Denn Dilot und Maier waren Radiotechniker, direkt dem Leiter der französischen Militärmission unterstellt. Dilot bildete Ruandas Armee in Funktechnik aus und unterhielt danach die Verbindungen zwischen der ruandischen Armee und der französischen Botschaft aufrecht. Maier, offiziell an die ruandische Justizpolizei angegliedert, arbeitete mit ihm zusammen. Beide waren regelmäßig mit dem damaligem Armeechef Théoneste Bagosora in Kontakt, der als Chefplaner des Völkermords gilt und nach dem Abschuss der Präsidentenmaschine faktisch die Macht übernahm.

Unangenehme Zeugen

Dilot und Maier dürften also alles mitgehört haben, was es in jenen Tagen an Kommunikation zwischen der ruandischen Armeespitze und offiziellen französischen Stellen gab. Noch am 8. April 1994, zwei Tage nach ihrem offiziellen Tod, so Libération, telefonierten sie mit Freunden. Ihr Tod wurde am 10. April gemeldet, als französische Militärs in Ruanda die dortige UN-Mission um Hilfe bei der Bergung der Leichen bat. Belgische Soldaten durchsuchten zweimal vergeblich das Haus der beiden; erst nach einem Hinweis des französischen Militärs fanden sie sie Tage später im Garten vergraben.
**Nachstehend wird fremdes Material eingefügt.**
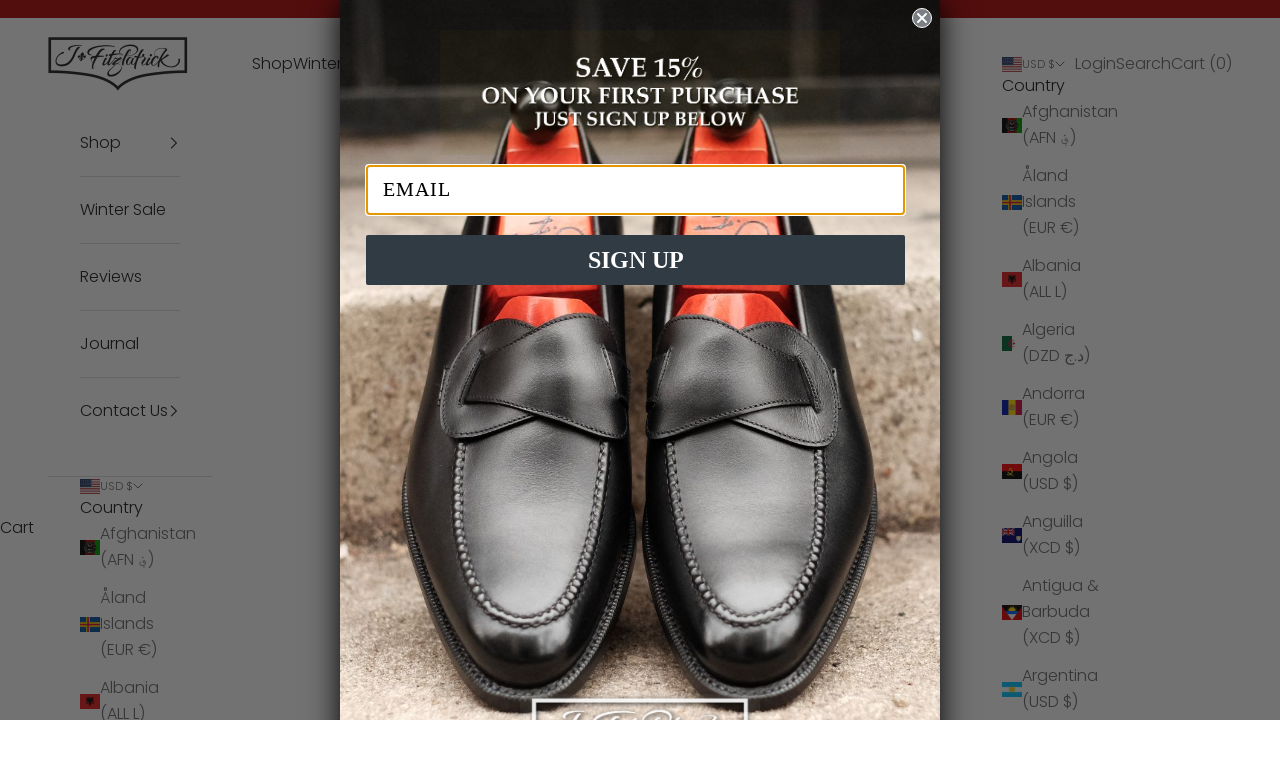

--- FILE ---
content_type: text/css
request_url: https://www.jfitzpatrickfootwear.com/cdn/shop/t/108/assets/fitzpatrick-custom.css?v=99125295619338198221749829931
body_size: -568
content:
.bold_option_swatch .bold_option_element{width:100%;display:block;}
.bold_option_swatch .bold_option_element .bold_option_value{display:inline-block;width:30%;}
.bold_option_swatch .bold_option_element span{display:block;}
.bold_option_swatch .bold_option_value_swatch{width:100%; display:block;height:auto;padding-top:100%;}
.bold_option_swatch .bold_option_value:hover .bold_option_swatch_title,
  	.bold_option_swatch .bold_tooltip:hover > :first-child{opacity: 1 !important;}
	.bold_option_swatch .bold_option_swatch_title{width: 180px !important;}
	.bold_option_swatch span.bold_option_value_title {display: flex !important;flex-direction: column-reverse;}
	.bold_option_swatch .injected-image{margin-bottom:10px;width: 158px !important;height: 158px !important;display: block;background-size: cover;background-position:center}
	
@media only screen and (min-width:991px){
  	.bold_option_swatch .bold_option_value:hover .bold_option_value_element {box-shadow: 0 0 0 1px #B3B3B3;border: 3px solid #B3B3B3;}
  	.bold_option_swatch .bold_option_value_element{transition: all 0.5s cubic-bezier(0.11, 0.63, 0.35, 0.87);}
}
Die Hinterbliebenen in Frankreich mussten schriftlich versichern, auf Nachforschungen zu verzichten. Waren die beiden unangenehme Zeugen? Richter Trévidic vermutet, so Libération, dasss sie wussten, wer die Präsidentenmaschine abschoss. Offiziell behauptete Frankreich lange, es seien die Tutsi-Rebellen gewesen, geführt vom heutigen Präsidenten Paul Kagame, und daher sei dieser für den Völkermord mitverantwortlich.

Untersuchungsrichter Trévidic stellte Ende 2011 nach Ermittlungen vor Ort abschließend fest, dass es die damalige ruandische Hutu-Armee war. Frankreichs Militär, das legen die neuen Erkenntnisse nahe, wusste schon die ganze Zeit die Wahrheit – und überhaupt viel mehr, als es bis heute zugibt.